Personally I have never been a fan of clean code architecture…to each their own I guess
I'm an AI skeptic, but I do think that _he_ will be out-coded by AI, no problem.
For all LLM flaws, if it kills the whole Agile/SCRUM/whatever grift, it will have been worth it. The damage these guys have done to software industry at large is unfathomable.
Hot take, but the bureaucracy of Scrum, the Figmafication of design and the disdain of PMs for iterative deliveries generates more work and waste than AIs are able to save.
I tend to agree with his point.
But I found myself laughing at the style; just ranting about software like a cartoon villain in his bathrobe. No fucks given.
"It is unavoidable. It is your destiny. You, like your father, are now mine."

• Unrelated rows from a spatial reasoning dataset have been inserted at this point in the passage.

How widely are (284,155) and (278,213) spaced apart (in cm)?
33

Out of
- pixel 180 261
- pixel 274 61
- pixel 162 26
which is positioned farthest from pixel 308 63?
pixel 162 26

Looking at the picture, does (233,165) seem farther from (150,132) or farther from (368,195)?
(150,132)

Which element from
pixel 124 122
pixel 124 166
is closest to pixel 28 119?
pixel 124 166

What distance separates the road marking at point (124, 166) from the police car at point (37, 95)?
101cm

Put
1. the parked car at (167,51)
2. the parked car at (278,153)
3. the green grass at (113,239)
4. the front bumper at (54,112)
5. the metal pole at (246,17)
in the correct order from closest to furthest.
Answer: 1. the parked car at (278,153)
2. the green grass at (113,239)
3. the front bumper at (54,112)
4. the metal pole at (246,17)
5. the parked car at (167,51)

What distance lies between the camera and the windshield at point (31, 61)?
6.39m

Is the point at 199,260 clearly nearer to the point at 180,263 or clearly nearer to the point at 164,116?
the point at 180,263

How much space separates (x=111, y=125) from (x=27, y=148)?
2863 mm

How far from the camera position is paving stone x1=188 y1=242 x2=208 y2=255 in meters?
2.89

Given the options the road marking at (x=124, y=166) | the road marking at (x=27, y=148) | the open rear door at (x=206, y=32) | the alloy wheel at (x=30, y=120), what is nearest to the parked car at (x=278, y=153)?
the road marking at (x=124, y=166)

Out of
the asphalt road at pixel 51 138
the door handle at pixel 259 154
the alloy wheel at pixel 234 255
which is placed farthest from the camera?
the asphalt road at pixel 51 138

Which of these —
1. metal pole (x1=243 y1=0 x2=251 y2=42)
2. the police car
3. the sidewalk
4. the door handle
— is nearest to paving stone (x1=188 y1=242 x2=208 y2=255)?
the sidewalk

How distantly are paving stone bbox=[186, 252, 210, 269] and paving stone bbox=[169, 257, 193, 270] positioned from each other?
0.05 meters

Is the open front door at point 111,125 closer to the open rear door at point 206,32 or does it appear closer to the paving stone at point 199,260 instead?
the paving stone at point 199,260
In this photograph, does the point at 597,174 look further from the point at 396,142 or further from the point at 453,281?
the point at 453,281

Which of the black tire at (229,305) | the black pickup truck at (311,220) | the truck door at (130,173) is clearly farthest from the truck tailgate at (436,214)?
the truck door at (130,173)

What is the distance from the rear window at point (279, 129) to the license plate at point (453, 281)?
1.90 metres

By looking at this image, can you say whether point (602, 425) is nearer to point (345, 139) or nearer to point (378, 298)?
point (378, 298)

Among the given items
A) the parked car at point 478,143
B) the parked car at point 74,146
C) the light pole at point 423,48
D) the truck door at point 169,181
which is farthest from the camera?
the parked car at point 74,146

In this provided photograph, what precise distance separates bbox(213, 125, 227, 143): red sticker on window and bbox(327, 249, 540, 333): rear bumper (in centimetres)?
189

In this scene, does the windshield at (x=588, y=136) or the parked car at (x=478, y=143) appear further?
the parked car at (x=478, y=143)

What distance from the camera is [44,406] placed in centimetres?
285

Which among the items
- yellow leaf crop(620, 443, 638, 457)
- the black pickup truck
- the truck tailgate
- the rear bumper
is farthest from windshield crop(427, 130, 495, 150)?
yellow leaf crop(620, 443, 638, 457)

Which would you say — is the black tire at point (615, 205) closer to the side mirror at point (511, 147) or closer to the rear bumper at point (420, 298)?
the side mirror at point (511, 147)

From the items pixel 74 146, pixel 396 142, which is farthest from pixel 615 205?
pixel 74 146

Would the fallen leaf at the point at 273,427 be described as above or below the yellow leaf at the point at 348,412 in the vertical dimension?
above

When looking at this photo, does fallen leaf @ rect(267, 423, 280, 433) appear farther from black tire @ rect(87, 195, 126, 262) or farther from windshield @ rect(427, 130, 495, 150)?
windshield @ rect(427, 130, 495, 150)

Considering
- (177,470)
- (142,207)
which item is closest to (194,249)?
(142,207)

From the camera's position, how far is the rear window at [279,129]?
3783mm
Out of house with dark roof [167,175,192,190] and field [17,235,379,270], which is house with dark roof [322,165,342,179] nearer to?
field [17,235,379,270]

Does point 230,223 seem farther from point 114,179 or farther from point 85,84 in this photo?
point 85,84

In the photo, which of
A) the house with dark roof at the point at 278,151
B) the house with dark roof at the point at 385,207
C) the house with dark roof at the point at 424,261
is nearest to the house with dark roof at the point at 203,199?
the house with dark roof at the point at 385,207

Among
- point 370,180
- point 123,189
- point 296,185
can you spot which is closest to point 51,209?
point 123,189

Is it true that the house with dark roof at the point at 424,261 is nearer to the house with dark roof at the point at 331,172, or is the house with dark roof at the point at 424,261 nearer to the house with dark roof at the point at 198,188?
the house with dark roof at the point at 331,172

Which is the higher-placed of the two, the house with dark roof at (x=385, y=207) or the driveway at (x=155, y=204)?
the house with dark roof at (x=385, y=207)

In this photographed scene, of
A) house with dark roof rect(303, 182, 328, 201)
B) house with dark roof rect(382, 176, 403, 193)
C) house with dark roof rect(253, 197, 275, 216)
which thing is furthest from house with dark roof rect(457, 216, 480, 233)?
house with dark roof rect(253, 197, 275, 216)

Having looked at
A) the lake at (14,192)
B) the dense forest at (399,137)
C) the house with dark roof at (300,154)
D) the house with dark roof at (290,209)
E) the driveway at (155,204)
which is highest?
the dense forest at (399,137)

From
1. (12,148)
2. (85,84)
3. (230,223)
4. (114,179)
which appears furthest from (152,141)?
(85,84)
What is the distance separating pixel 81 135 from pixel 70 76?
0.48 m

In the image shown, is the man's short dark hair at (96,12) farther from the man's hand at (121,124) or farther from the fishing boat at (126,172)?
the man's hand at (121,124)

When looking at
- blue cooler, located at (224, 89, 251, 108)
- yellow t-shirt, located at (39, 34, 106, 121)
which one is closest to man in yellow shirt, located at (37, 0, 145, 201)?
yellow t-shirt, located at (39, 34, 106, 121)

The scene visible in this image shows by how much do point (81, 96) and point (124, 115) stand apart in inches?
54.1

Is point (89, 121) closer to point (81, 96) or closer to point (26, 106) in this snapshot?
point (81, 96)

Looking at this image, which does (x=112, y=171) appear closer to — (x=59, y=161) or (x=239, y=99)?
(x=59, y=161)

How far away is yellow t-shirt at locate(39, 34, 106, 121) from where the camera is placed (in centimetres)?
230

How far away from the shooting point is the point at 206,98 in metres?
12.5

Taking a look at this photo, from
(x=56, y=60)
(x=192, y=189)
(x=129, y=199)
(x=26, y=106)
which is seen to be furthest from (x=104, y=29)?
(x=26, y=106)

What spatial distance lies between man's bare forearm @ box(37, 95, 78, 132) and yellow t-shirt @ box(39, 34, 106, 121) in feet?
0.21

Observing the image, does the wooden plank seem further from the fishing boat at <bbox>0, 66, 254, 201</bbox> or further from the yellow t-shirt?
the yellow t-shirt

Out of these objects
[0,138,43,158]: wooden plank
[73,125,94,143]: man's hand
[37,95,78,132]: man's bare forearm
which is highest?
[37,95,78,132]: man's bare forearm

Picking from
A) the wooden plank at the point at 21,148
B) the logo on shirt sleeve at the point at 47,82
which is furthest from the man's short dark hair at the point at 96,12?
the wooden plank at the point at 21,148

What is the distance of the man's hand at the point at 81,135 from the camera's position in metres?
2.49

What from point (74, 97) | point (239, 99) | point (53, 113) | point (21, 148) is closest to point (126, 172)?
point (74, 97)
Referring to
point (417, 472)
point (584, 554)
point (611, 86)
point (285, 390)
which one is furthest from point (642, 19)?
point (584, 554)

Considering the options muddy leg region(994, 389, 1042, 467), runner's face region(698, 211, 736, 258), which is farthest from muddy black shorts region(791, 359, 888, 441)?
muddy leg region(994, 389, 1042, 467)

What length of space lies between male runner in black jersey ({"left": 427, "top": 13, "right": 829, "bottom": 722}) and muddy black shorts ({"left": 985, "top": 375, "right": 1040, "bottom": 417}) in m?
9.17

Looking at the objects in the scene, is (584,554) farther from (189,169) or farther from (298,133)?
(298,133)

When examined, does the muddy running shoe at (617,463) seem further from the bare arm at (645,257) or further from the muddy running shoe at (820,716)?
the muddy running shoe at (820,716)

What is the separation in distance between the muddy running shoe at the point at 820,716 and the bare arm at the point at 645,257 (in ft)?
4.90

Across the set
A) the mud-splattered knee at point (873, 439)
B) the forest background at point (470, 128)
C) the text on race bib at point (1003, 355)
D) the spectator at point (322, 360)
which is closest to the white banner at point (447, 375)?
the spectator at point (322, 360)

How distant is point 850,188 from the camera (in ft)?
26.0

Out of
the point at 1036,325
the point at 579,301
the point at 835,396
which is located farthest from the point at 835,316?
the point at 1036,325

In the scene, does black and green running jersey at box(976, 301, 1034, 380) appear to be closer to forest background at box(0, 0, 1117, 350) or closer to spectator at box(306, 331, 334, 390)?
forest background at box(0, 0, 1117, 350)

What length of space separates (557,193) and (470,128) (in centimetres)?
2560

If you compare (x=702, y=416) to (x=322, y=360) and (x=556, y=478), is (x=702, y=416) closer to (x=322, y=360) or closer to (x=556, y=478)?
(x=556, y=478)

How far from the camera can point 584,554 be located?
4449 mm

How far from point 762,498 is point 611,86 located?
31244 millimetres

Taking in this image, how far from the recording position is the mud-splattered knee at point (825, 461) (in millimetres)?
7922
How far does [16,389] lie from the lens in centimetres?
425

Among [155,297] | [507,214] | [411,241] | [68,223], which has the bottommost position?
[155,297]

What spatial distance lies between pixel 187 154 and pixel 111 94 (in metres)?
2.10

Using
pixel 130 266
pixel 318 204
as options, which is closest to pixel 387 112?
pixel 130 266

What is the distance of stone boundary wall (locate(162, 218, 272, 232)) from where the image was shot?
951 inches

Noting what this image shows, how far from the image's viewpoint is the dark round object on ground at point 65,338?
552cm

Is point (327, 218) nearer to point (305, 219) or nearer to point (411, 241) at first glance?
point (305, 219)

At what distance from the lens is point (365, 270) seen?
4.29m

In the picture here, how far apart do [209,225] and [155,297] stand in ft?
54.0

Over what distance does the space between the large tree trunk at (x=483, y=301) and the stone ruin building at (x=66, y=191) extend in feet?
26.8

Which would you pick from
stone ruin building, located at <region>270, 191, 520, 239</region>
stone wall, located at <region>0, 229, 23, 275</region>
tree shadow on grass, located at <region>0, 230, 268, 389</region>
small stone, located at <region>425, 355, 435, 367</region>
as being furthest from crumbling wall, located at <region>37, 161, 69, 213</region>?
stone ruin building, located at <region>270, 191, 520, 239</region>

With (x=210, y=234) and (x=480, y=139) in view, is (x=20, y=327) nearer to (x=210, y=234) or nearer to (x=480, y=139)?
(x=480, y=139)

Uncle Bob full of shit? Colour me purple!
I fully believe AI can write better code faster than Robert C. Martin.
Clean Architecture and Uncle Bob can take a hike.
This. Uncle Bob was already over, and now he seems to be hitting the skids REAL bad. Just listening to him is tough: this guy's bad news, I didn't realize he was this bad off.
I thought this was about Uncle Bob being “canceled.”
Which is long overdue.
What did he do?
He became Lord Voldemort. No one knows exactly what he did, but you don't dare even whisper his name.
Wealthy white dude edging towards senility taking a liking to bathrobe social media shorts. Take a guess. It's going to involve a political party and a lot of weird public takes unrelated to software.
White men are not allowed to grow old? How come?
Doesn't really seem fair, I'm gonna be a old white man some day, ain't really that much I can do about it...(Well, I suppose sex changes are a thing now, but really?)
Of course they are. I'm only stating a trend so people can infer.
Are you going to be wealthy, with your head buried in the firehose of an algorithmic feed? Those are things you can do something about.
Alternatively, you could take a crack at deconstructing whiteness. Depending how young you currently are, you might be able to make a dent by the time you're an old man. That's trickier though, because it involves serious social reform. Or if sociology isn't your deal, maybe you could become a biologist, and cure old age?
shalom
Even just purely on a professional level, he’s clean code architecture was very bad advice, which was marketed and hyped up to something it never deserved. The software industry should have cancelled Uncle Bob like archeologists cancelled Graham Hancock purely for his professional opinions (though I am not against cancelling him for his political opinions either; we can do both).